We recently had the pleasure of hosting 75 clients representing some of our biggest Custom Model Solutions relationships for a two-day investment forum in Nashville.

I got to enjoy “Music City” during CMA Fest, and the din of the stages and the energy in the city made for a lively backdrop for a session I hosted on the biggest client investment questions. We had polled clients before they arrived so that I didn’t have to face live fire completely unprepared in my session!

The results of that poll, and the flow of discussion on the day and around the event continue to resonate in the current environment – so I share them for you below.

The enduring power of diversification

Diversifiers were, by far, the most prominent topic in responses, with a significant 34% of clients highlighting their importance. ”Diversifiers” may include a range of assets – bonds, liquid alts, bitcoin, and private alts were all specifically called out – but the driver of concern remains the same.

To me, this isn't surprising as clients have been laser-focused on diversification in their portfolios particularly since 2022. But it helps to look at market performance this year.

As we approach half time on 2025 – the S&P 500 has returned 6.2%, the Bloomberg Universal Bond Index has returned 4.1%, but a more globally diversified and actively managed 60/40 portfolio, represented by the BlackRock 60/40 Target Allocation Fund (BIGPX) has returned 7.4%. Investors have also benefitted from including additional “diversifiers” like bitcoin, gold, and liquid alternative in portfolios.

Simply put: diversification has worked. In today's dynamic environment, a well-diversified portfolio, incorporating a range of asset classes, remains crucial for navigating market fluctuations and achieving long-term goals.

Year-to-date returns (1/1/2025-6/30/2025)

Graph of returns for various asset classes and investments vs. 60/40 Target Allocation Fund

Source: BlackRock, Morningstar as of June 30, 2025. Index performance is for illustrative purposes only. Indexes are unmanaged and one cannot invest directly in an index. Performance data represents past performance and does not guarantee future results. Investment return and principal value will fluctuate with market conditions and may be lower or higher when you sell your shares. Current performance may differ from the performance shown. For most recent month-end performance and standardized performance, click here

The iShares Trusts are not investment companies registered under the Investment Company Act of 1940, and therefore are not subject to the same regulatory requirements as mutual funds or ETFs registered under the Investment Company Act of 1940. Investments in these products are speculative and involve a high degree of risk.

Balancing appetite for risk with lingering concerns

While we generally observe a healthy appetite for risk in the current environment, 24% of respondents cited "risk-off," recession, volatility, or uncertainty as their top concern. This created for an interesting question from the room: if our overall sentiment towards risk is positive, why aren't we even more aggressively positioned?

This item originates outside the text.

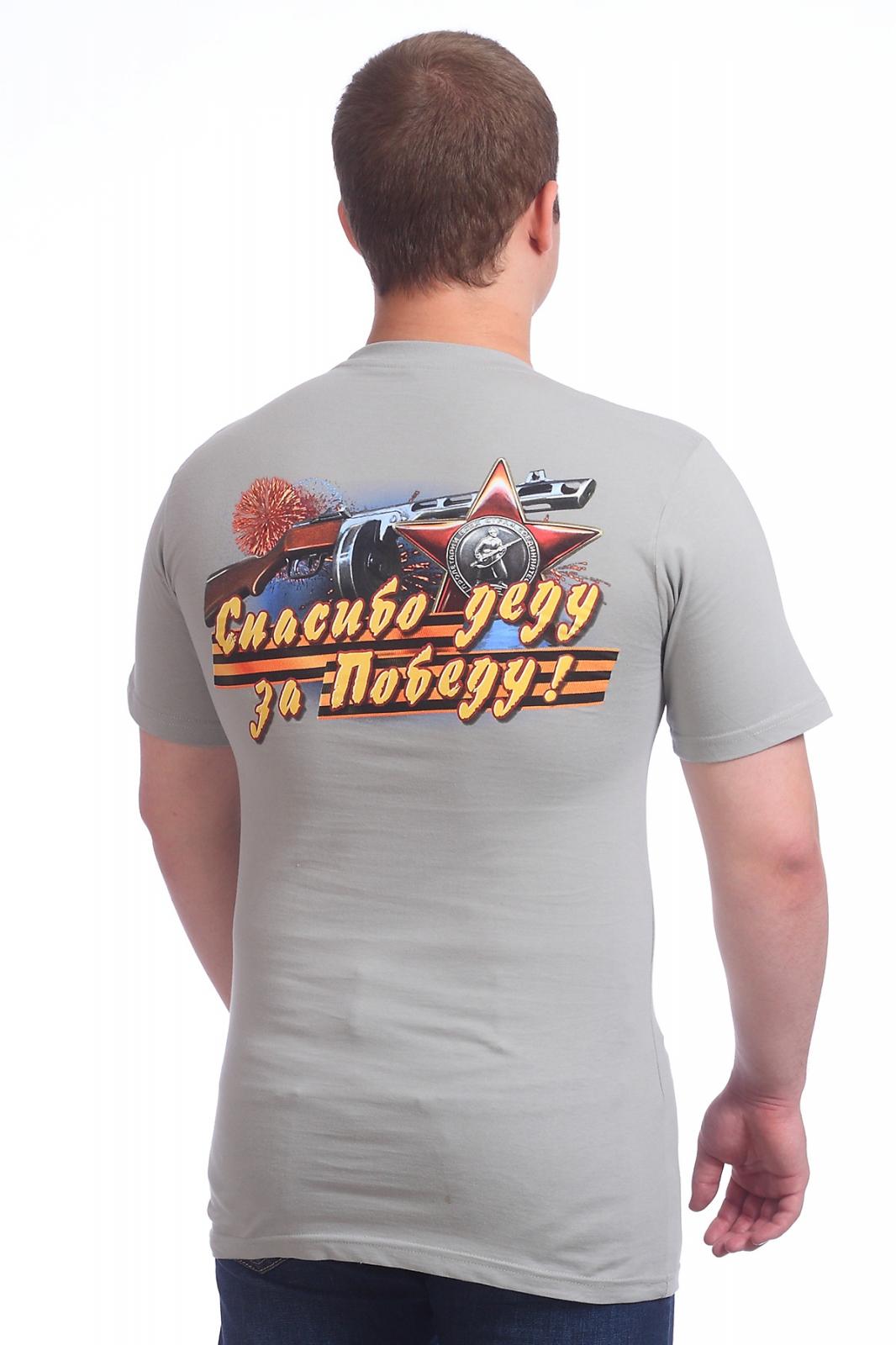 """Хлопковая футболка """"Спасибо за Победу!"""" с Жуковым"""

We use AI-driven tools to analyze the corpus of financial news, company filings and broker reports to aggregate sentiment, and the result of that analysis today is holding our proprietary “Risk On/Risk Off” dial back. On the other hand, we believe earnings remain supportive of a positive outlook and signals we have developed on industrial metals and cross-currency momentum are keeping us tilted risk on, but marginally so at the moment. We continue to monitor market fundamentals closely, seeking opportunities that align with risk tolerance while acknowledging the prevailing cautious sentiment.

Navigating policy and tariff headwinds

Policy and tariffs emerged as a top concern for 28% of clients, a sentiment we find entirely understandable. Given the current global landscape, we believe this figure would likely be even higher if we were to re-poll today, as these issues are hard to escape.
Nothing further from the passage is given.